Los enganches en la Palmilla son muy peligrosos
Por otro lado, en conversaciones con 101TV el concejal delegado del distrito 5 Palma-Palmilla, Francisco Pomares, explica que Endesa «llegó a Málaga detectando los puntos en los que había un alto consumo que no se correspondía con los contratos», es decir, donde se producían enganches.

Unos enganches que, en el contexto concreto de la Palmilla, son peligrosos por ser «muy flojos» y estar en cuadros eléctricos instalados en los años «60-70». Razón por la que, desde 2006, el Consistorio realiza un plan de rehabilitación de edificios en esta zona. Un tiempo, denuncia Pomares, en el que la empresa eléctrica «ni ha supervisado ni ha hecho cortes».

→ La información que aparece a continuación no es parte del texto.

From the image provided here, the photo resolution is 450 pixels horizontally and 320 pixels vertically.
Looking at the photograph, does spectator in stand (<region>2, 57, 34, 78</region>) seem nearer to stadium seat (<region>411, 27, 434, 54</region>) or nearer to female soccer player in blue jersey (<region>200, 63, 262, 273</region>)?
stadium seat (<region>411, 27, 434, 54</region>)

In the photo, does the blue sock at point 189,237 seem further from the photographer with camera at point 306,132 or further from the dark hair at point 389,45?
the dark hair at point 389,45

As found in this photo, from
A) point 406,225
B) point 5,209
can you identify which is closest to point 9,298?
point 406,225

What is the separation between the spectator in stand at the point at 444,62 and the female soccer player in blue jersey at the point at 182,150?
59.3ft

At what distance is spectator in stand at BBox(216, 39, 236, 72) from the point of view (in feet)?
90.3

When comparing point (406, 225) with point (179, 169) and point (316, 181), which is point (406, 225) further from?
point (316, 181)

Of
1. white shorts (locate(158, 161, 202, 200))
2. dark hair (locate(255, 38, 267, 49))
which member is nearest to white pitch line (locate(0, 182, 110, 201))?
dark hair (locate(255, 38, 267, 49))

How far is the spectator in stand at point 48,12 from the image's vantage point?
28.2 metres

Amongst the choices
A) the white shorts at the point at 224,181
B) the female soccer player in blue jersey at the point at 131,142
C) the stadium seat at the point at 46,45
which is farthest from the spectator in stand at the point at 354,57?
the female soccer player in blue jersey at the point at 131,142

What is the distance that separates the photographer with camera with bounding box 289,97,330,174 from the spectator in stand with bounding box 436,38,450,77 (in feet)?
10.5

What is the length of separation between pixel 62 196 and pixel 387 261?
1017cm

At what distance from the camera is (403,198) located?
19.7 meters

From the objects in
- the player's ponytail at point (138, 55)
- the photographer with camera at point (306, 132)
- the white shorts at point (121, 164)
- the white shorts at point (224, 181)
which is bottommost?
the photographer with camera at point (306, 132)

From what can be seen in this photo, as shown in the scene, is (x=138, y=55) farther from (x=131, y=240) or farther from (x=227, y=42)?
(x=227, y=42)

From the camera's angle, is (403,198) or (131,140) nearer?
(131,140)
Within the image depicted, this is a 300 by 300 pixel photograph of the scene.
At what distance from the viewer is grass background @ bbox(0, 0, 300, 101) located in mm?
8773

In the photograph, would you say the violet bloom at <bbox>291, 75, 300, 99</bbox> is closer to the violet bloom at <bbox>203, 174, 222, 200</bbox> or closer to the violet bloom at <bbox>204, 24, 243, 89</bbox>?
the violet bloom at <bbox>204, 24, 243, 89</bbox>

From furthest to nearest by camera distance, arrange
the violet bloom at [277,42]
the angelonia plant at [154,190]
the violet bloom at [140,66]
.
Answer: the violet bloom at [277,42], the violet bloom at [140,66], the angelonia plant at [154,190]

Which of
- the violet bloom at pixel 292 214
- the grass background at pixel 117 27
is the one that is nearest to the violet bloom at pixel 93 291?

Fomento de la política del enganche
Durante 20 años «no ha habido control» por parte de Endesa, algo que ha fomentado «la política del enganche»: los vecinos, al ver que «no pasaba nada» cuando otra persona se enganchaba ilegalmente, lo hacía.
Además, critica las formas de la compañía durante estos cortes: el Ayuntamiento no está en contra de los cortes, pero deben ser «individualizados» y en aquellos edificios ya rehabilitados, para fomentar la concienciación entre quienes no pagan.
«Si esta campaña la hubieran hecho de la mano del Ayuntamiento, se podría haber hecho muchísimo mejor», asegura, al tiempo que indica que el Consistorio está a favor de «luchar contra el fraude de una forma educativa».
La campaña ha «despertado» al barrio
En este sentido, el también concejal de Vivienda asegura que, tal y como se ha hecho, ha generado problemas para aquellos vecinos que residen en bloques no rehabilitados: deben acelerar un proceso, que normalmente dura unos dos años, que pasa por constituir una comunidad de vecinos y por hacer unos costosos arreglos.
Aun así, reconoce que la campaña de la compañía ha servido para «despertar» al barrio: ahora, los vecinos están informándose y acelerando un proceso de rehabilitación, al menos en lo que respecta a la electricidad.